DATA FOR PROCESSING
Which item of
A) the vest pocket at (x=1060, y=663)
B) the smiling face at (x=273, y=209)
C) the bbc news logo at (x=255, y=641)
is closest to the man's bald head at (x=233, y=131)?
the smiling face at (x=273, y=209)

YOUR OBJECTIVE
Duplicate the lines above exactly as they appear.

OUTPUT BELOW
Which item of
A) the vest pocket at (x=1060, y=663)
B) the smiling face at (x=273, y=209)
C) the bbc news logo at (x=255, y=641)
is closest to the man's bald head at (x=233, y=131)?
the smiling face at (x=273, y=209)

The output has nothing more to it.